▶ Task brief:
Exactly the lines from the one holding "annotated bounding boxes, frame 3" to the end of the listing, both ends included, make up the expected answer.

*** Data provided

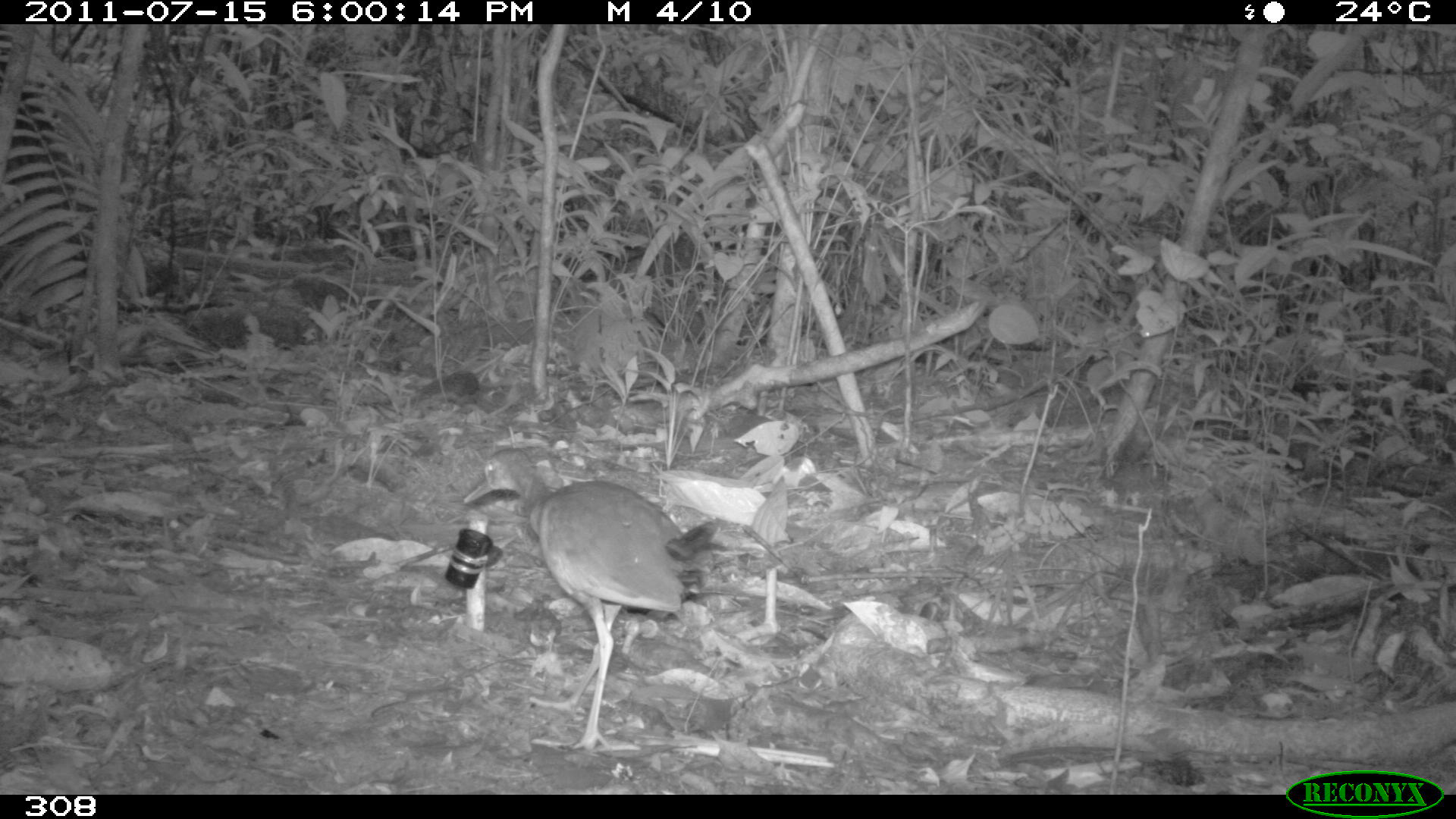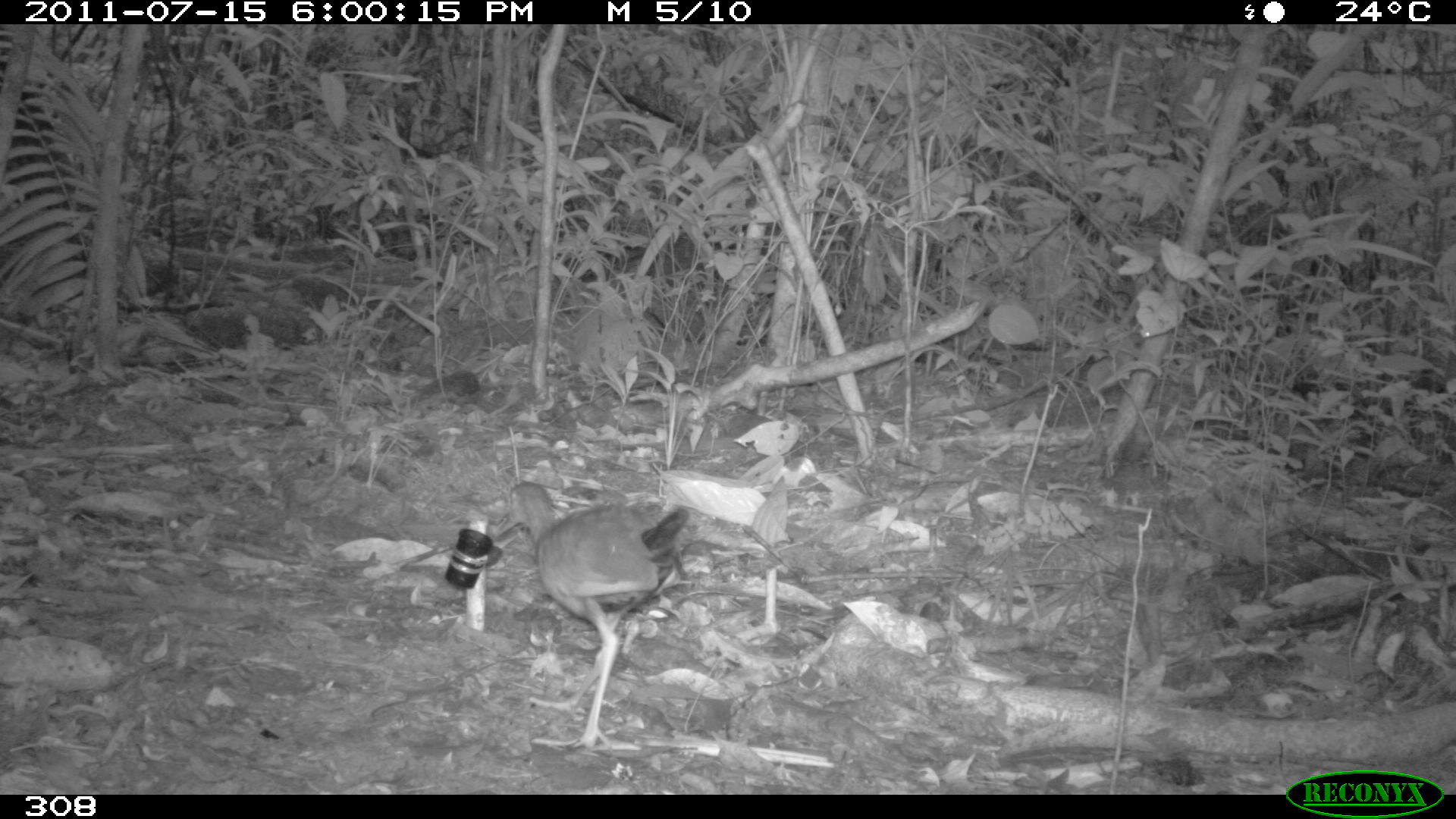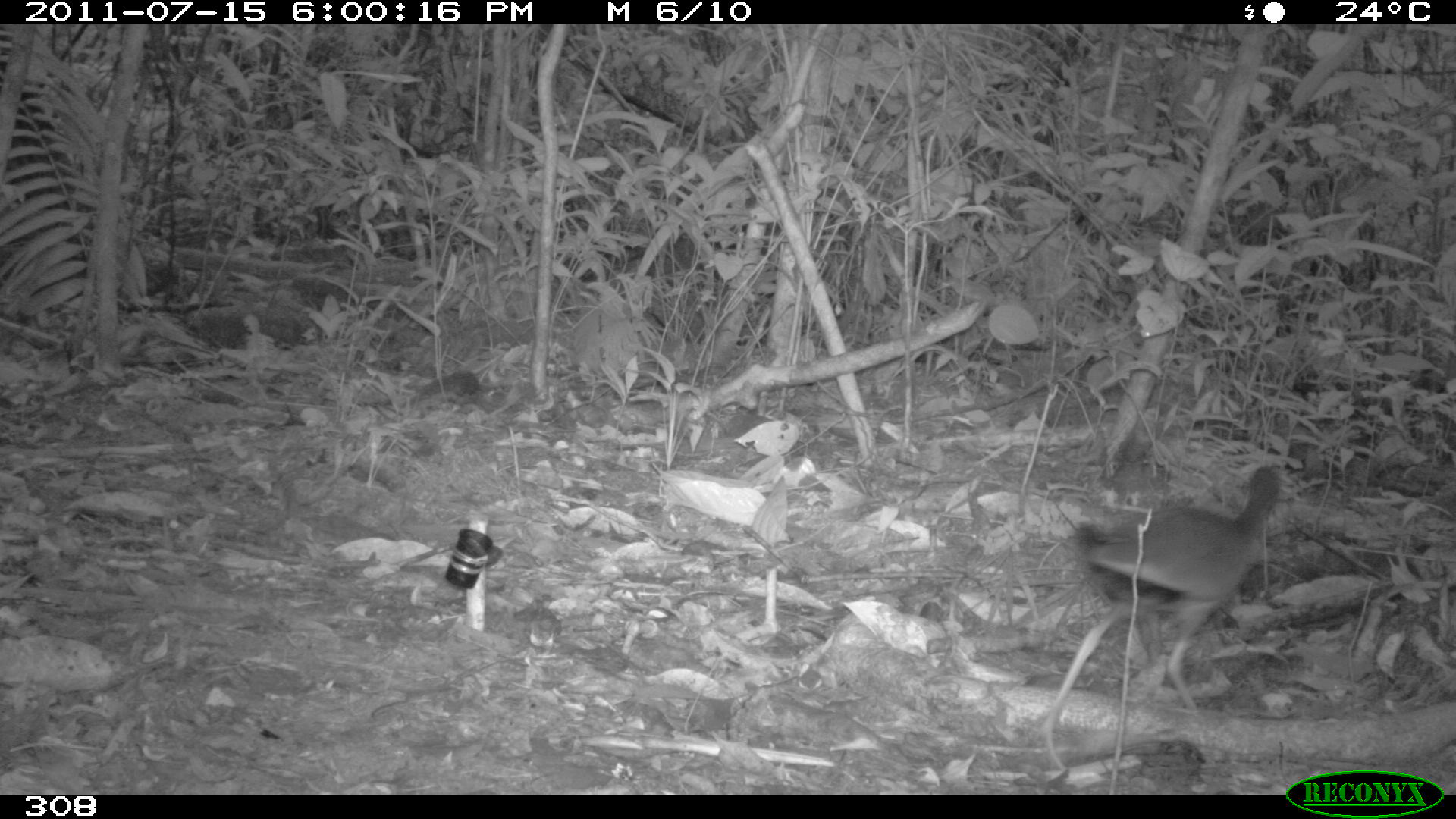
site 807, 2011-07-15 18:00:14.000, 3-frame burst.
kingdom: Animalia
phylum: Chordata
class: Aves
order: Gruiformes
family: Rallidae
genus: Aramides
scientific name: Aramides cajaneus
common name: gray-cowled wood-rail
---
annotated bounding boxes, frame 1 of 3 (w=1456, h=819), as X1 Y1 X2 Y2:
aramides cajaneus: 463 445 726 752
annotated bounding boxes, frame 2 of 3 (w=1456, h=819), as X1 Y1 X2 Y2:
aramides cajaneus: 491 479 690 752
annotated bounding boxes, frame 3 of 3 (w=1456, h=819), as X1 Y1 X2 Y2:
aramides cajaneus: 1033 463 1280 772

******

▶ The answer:
annotated bounding boxes, frame 3 of 3 (w=1456, h=819), as X1 Y1 X2 Y2:
aramides cajaneus: 1033 463 1280 772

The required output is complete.